Ayatollah for a Day (more Israel/Iran simulation)

I missed it when it first came out (largely because I was locked away in a SCIF that day discussing things Middle Eastern), but Karim Sajadpour had a piece in Foreign Policy magazine earlier this month discussing his role as a (simulated) Ayatollah Khamenei during the Brookings Institution’s 2009 crisis game examining a possible Israeli strike against Iranian nuclear facilities:

Although the precise strategy Israel would employ to carry out such an operation is debatable, its objective — to avert a nuclear-armed Tehran — is crystal clear. What’s less clear is how Tehran would react and with what aim. Would the Iranian regime be strengthened or weakened internally? Would it respond with fury or restraint?

To probe these questions, the Brookings Institution in late 2009 assembled two dozen former senior U.S. government officials and Middle East specialists for a daylong simulation of the political and military consequences that would result from an Israeli military strike against Iran’s nuclear program.

The simulation was conducted as a three-move game, with Israeli, U.S., and Iranian teams, each representing their government’s top national security officials.
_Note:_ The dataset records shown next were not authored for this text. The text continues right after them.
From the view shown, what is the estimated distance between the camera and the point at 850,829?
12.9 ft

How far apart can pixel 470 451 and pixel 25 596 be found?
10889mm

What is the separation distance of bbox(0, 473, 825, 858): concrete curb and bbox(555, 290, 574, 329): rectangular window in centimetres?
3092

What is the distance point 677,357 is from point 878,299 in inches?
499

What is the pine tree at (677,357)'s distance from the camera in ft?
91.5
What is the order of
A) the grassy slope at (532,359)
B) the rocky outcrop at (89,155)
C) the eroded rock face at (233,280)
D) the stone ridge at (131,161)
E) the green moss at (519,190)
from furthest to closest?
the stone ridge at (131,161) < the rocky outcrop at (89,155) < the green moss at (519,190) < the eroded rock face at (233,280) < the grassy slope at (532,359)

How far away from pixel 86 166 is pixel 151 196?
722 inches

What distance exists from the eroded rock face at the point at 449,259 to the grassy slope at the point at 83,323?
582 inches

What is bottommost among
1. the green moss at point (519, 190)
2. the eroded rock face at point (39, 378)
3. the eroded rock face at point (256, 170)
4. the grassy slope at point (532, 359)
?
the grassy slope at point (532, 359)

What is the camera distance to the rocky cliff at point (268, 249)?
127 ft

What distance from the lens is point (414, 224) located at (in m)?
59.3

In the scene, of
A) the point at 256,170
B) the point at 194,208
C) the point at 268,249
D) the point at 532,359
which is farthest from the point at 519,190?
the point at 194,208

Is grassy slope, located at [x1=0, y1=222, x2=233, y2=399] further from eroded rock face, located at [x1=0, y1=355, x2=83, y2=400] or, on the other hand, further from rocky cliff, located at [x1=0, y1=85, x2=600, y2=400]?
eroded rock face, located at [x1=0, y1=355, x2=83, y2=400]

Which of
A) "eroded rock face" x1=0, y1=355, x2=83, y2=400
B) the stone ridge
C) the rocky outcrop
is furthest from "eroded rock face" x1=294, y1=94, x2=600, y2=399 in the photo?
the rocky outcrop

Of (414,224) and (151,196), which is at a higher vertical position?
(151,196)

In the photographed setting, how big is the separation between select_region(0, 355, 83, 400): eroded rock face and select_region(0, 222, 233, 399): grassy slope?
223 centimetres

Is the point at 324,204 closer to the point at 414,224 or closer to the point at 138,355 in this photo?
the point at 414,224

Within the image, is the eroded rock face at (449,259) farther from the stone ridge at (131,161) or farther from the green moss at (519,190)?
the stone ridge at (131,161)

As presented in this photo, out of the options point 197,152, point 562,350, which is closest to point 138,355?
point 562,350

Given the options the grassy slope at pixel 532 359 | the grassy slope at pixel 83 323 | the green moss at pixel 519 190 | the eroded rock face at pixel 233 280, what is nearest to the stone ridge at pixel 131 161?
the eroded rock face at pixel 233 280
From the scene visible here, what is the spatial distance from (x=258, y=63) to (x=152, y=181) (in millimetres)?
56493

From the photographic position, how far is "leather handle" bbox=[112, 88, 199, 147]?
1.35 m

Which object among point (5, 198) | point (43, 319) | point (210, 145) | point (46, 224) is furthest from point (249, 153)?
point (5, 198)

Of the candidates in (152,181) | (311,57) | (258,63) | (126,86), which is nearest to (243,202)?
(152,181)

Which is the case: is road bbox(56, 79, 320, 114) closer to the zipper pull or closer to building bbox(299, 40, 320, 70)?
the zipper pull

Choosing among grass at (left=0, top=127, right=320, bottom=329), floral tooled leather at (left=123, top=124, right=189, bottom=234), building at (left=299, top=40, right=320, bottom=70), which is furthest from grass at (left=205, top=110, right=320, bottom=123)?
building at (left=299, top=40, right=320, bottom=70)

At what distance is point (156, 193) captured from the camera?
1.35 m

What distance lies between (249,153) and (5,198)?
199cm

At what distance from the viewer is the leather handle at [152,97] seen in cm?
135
The members of the U.S. team had all served in senior positions in the U.S. government; the Israeli team was composed of a half-dozen experts on Israel, including former senior U.S. officials with close ties to senior Israeli decision-makers; the Iranian team was composed of a half-dozen specialists, including people who had either lived in Tehran or served as U.S. officials with responsibility for Iran.

I had the unenviable task of trying to channel Iran’s supreme leader, Ayatollah Ali Khamenei.

The simulation was premised on a surprise Israeli military strike — absent U.S. knowledge or consent — on Iran’s nuclear facilities, motivated by the breakdown of nuclear negotiations, the ineffectiveness of sanctions, and newfound intelligence of secret Iranian weapons activity. In other words, pretty close to what we have before us now.

We’ve covered other reports on the game in the past, and had some doubts as to how realistic the military scenario was. At the risk of quibbling, Sadjadpour’s account only further contributes to those doubts when it notes that the Iranian side in the wargame “unleashed Hezbollah, Hamas, and Islamic Jihad to fire rockets at Israeli population centers.” While PIJ is certainly subject to very heavy Iranian influence, and Hizbullah might fire rockets in such as case (although perhaps not, since the political cost would be very high), Iran has no substantial operational influence over Hamas at all. Someone in the room ought to have known that.